None of this reflects on morality, only legality, of course. But the legalities then were pretty primitive.

1 comments

What makes you say, that the bombing of Coventry was "probably an accident"? There was repeated, and clearly well planned out bombing of the city between 1940-1942 [1].

[1] https://en.wikipedia.org/wiki/Coventry_Blitz

It was not a remark intended to excuse the Germans.
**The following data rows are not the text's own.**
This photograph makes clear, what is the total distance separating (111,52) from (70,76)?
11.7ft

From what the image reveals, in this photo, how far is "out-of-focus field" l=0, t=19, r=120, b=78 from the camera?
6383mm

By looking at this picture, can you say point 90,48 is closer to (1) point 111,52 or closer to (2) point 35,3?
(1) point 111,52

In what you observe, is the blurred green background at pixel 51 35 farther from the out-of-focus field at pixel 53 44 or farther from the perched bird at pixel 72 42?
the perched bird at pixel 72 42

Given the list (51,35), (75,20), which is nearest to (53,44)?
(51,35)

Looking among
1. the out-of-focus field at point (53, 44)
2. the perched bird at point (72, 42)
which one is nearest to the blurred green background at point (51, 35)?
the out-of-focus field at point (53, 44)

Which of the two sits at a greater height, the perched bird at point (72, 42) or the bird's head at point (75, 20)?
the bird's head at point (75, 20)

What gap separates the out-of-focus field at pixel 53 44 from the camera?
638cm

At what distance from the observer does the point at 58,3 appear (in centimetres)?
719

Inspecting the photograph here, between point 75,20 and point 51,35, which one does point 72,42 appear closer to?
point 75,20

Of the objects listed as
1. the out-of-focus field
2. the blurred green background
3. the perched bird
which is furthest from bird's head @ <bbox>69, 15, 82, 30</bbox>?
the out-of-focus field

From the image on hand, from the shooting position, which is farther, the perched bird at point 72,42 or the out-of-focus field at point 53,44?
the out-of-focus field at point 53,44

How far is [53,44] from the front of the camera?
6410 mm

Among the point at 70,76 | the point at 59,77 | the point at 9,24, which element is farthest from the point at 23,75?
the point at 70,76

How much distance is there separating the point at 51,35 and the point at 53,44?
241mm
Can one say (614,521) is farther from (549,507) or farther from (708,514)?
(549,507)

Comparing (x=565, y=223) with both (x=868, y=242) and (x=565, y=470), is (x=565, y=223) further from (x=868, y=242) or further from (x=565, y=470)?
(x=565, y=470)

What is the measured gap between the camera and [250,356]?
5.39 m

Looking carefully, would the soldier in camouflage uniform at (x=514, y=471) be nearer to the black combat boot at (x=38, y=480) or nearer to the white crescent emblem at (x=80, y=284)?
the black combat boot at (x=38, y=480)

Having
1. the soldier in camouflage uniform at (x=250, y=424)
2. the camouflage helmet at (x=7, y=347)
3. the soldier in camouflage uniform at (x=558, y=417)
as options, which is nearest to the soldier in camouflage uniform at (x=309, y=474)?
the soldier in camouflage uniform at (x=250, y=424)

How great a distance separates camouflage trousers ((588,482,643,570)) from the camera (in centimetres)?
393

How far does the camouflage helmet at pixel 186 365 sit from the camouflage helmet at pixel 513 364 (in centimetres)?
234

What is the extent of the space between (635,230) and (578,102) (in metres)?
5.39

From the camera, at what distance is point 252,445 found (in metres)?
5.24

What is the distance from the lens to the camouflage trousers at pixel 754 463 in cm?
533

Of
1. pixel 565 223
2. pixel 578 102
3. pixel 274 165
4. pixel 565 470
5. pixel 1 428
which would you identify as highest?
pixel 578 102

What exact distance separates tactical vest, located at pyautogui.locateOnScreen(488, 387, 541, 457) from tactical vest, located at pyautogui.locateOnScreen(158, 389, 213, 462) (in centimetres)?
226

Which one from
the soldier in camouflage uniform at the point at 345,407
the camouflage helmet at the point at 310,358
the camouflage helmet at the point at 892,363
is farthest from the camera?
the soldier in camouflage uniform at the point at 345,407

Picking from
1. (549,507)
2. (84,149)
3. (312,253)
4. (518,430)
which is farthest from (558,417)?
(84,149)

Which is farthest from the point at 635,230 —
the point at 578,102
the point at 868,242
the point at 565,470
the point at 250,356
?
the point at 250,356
There is some evidence, which I am admittedly struggling to find a citation for at the moment, that the early 1940 raids were generally intended to hit military targets and the Germans just weren't good enough at bombing to be that discriminate.

Later on of course both sides were hitting civilian targets deliberately, and using incendiaries and high explosives. But it's possible the British were the first to do it deliberately, in retaliation for the Germans doing it accidentally (which they naturally did not believe).